Haruka Hirotsu
- Born: 29 October 2000 (age 24)
- Height: 1.69 m (5 ft 7 in)
- Weight: 68 kg (150 lb)

Rugby union career
- Position(s): Centre

Senior career
- Years: Team / Apps / (Points)
- Nanairo Prism Fukuoka /  / (0)

International career
- Years: Team / Apps / (Points)
- 2023–: Japan / 20 / (15)

National sevens team
- Years: Team /  / Comps
- 2020: Japan 7s /  / 4

= Haruka Hirotsu =

Japanese rugby sevens player

Haruka Hirotsu (弘津悠, born 29 October 2000) is a Japanese rugby union and sevens player. She competed in the women's tournament at the 2020 Summer Olympics.

== Personal life ==
Hirotsu was born in Hyogo and attended Waseda University's School of Sport Sciences in 2019. Her father, Eiji Hirotsu, is a former Japan international and was a member of the Kobe Steel Rugby Club.

== Rugby career ==

=== Sevens ===
In 2019, she was part of the Japan sevens training squad for the Tokyo Olympics. She eventually made the squad and competed in the women's tournament at the delayed 2020 Summer Olympics.

=== XVs ===
Hirotsu was named in Japan's second test against the Fijiana's for 16 September 2023 at Chichibunomiya Rugby Stadium in Tokyo. She also featured in her sides victory against Italy on 30 September. She was named in the Sakura fifteens squad for the inaugural WXV 2 tournament in Cape Town.

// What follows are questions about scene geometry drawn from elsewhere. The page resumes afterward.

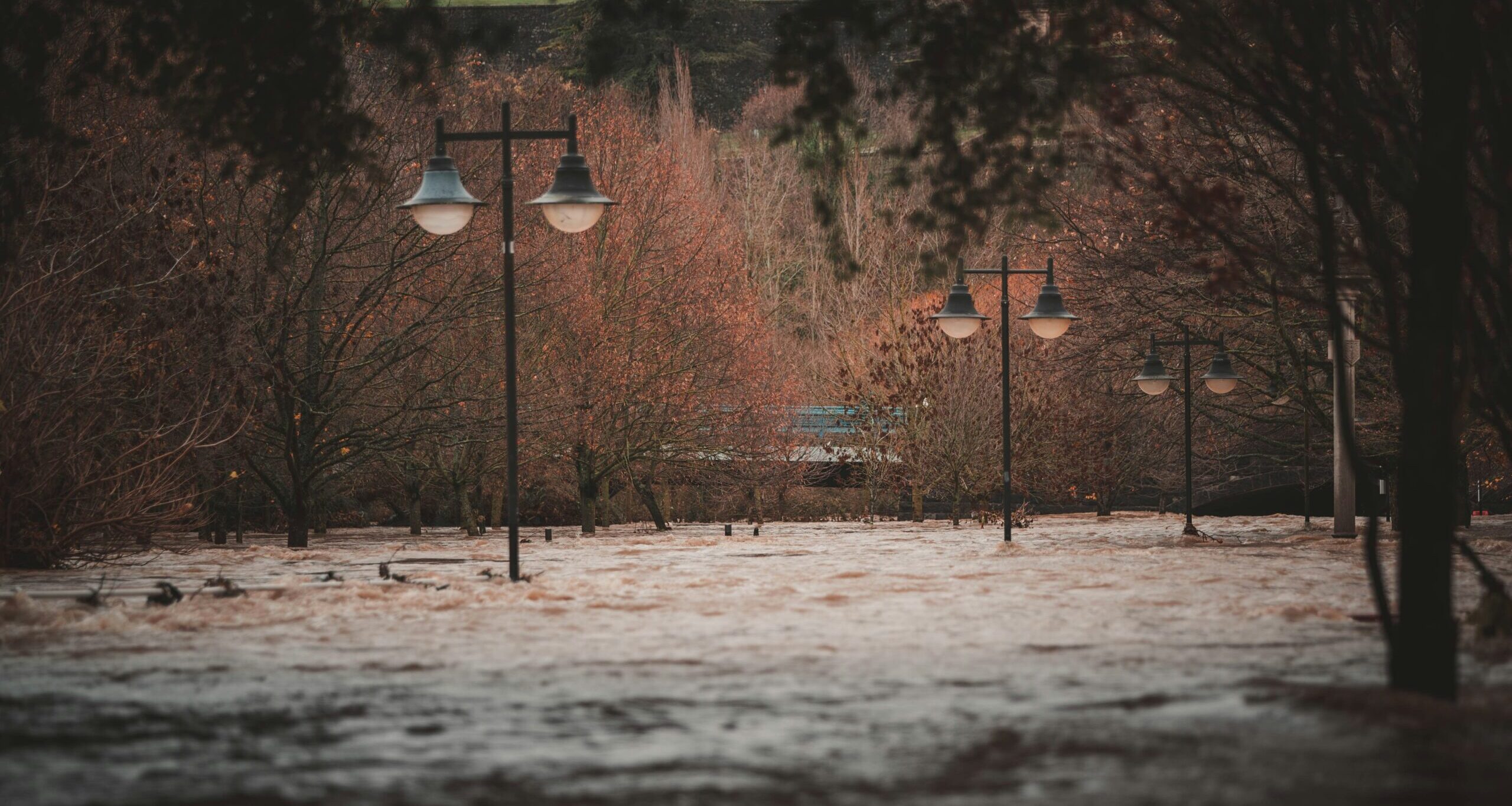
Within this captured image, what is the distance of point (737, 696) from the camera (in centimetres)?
830

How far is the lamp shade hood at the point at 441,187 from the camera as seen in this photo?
54.5ft

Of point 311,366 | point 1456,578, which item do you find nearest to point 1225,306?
point 1456,578

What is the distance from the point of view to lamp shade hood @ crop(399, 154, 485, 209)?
1661 centimetres

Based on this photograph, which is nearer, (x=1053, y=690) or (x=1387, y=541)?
(x=1053, y=690)

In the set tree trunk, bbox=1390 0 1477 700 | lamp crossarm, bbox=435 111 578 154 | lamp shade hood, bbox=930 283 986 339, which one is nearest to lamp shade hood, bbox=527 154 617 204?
lamp crossarm, bbox=435 111 578 154

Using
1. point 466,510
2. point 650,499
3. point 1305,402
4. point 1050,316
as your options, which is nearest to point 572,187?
point 1050,316

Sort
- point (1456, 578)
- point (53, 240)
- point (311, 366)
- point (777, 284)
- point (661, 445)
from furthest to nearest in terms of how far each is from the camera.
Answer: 1. point (777, 284)
2. point (661, 445)
3. point (311, 366)
4. point (53, 240)
5. point (1456, 578)

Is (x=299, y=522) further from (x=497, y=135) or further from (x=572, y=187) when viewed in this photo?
(x=497, y=135)

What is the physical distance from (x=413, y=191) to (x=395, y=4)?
17383 mm

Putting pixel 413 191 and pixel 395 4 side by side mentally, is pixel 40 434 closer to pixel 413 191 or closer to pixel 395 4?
pixel 413 191

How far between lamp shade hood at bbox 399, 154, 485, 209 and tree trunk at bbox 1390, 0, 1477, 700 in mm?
10097

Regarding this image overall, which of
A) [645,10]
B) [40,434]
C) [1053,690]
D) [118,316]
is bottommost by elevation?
[1053,690]

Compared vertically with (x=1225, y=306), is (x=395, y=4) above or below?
above

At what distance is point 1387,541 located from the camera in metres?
22.3
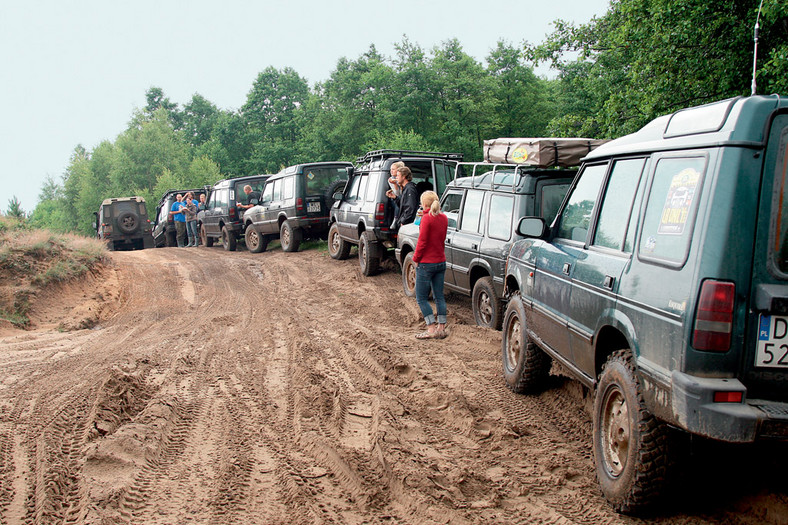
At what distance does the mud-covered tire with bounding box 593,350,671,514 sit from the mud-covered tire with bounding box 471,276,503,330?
3.68 m

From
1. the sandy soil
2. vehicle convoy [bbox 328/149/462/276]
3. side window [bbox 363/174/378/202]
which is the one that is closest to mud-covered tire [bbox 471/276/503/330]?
the sandy soil

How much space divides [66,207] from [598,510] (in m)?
82.6

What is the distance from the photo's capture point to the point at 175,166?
62656 millimetres

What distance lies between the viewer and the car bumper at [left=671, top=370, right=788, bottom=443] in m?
2.47

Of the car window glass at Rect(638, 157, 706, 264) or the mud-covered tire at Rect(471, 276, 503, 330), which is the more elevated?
the car window glass at Rect(638, 157, 706, 264)

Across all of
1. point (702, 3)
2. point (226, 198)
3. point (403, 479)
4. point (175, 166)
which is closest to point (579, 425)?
point (403, 479)

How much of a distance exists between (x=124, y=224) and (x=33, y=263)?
48.5 feet

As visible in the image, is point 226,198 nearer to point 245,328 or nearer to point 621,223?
point 245,328

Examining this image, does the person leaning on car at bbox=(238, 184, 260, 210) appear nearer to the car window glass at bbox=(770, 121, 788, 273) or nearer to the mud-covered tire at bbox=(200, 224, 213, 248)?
the mud-covered tire at bbox=(200, 224, 213, 248)

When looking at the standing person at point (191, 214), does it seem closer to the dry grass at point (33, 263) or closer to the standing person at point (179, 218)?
the standing person at point (179, 218)

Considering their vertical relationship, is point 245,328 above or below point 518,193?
below

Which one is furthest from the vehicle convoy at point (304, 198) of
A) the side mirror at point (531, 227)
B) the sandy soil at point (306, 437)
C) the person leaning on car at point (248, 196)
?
the side mirror at point (531, 227)

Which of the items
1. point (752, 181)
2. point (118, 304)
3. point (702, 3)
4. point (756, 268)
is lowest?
point (118, 304)

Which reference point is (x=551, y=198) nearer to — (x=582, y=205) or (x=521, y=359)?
(x=521, y=359)
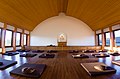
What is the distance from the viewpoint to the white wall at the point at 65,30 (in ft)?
28.2

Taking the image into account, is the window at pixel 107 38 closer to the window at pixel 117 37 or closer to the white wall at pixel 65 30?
the window at pixel 117 37

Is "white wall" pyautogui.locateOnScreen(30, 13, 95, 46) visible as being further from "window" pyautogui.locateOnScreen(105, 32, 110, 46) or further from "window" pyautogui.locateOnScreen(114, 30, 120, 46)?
"window" pyautogui.locateOnScreen(114, 30, 120, 46)

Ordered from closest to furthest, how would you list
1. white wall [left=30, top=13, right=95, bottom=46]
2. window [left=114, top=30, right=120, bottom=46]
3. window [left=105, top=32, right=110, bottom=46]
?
window [left=114, top=30, right=120, bottom=46]
window [left=105, top=32, right=110, bottom=46]
white wall [left=30, top=13, right=95, bottom=46]

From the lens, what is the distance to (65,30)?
28.2ft

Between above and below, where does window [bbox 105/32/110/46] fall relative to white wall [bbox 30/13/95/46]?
below

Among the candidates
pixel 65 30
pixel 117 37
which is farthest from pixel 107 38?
pixel 65 30

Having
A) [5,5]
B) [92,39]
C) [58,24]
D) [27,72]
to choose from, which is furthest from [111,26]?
[27,72]

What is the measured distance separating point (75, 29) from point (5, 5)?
553 cm

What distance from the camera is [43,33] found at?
343 inches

She was selected in the Sakura's squad for the 2024 Asia Rugby Championship in Hong Kong. She helped her side secure a place at the 2025 Rugby World Cup and the 2024 WXV 2 tournament with a try in their 64–0 thrashing of Kazakhstan.

In 2025, she was named in the Sakura fifteens squad for their tour to the United States. She eventually started in her sides 39–33 victory over the Eagles in Los Angeles on 26 April.

On 28 July 2025, she was named in the Japanese side to the Women's Rugby World Cup in England.